WRITTEN INSTRUCTION: Copy each of the records below word for word, omitting the pictures.

LISTING:
_ _ _ _ _ _ _
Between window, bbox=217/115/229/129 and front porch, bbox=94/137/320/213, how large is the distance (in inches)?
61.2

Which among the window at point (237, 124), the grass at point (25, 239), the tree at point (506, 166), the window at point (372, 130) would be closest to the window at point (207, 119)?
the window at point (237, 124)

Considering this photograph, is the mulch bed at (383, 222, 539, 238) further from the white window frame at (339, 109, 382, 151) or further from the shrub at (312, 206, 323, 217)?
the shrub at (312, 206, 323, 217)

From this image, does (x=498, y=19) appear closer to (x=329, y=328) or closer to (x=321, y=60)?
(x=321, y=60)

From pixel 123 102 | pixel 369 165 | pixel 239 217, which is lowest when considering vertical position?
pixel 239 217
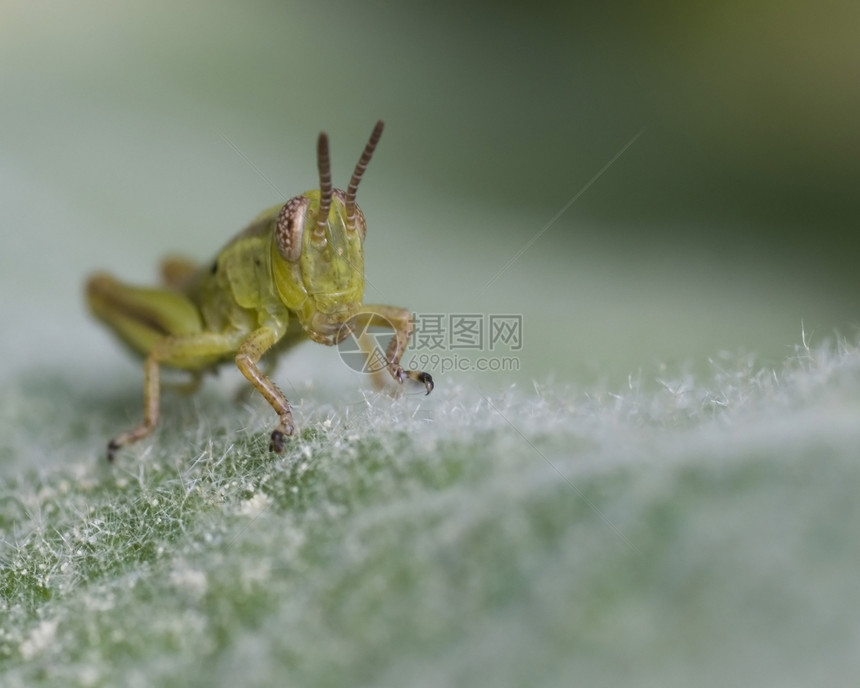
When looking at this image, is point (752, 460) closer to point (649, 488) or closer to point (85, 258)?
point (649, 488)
_ _ _ _ _ _ _
SOLUTION TO THIS PROBLEM:
Between window, bbox=217/115/229/129 and front porch, bbox=94/137/320/213, how large is the distance (in inches)?
61.2

Which among the window at point (237, 124), the grass at point (25, 239), the tree at point (506, 166), the window at point (372, 130) would be closest to the window at point (207, 119)?
the window at point (237, 124)

Considering this photograph, is the mulch bed at (383, 222, 539, 238) further from the white window frame at (339, 109, 382, 151) or further from the shrub at (312, 206, 323, 217)?
the shrub at (312, 206, 323, 217)

From this image, does (x=498, y=19) appear closer to (x=329, y=328) or closer to (x=321, y=60)?
(x=321, y=60)

From pixel 123 102 | pixel 369 165 | pixel 239 217, which is lowest when considering vertical position?
pixel 239 217
When looking at this image, is point (752, 460) closer to point (649, 488) or closer to point (85, 258)?
point (649, 488)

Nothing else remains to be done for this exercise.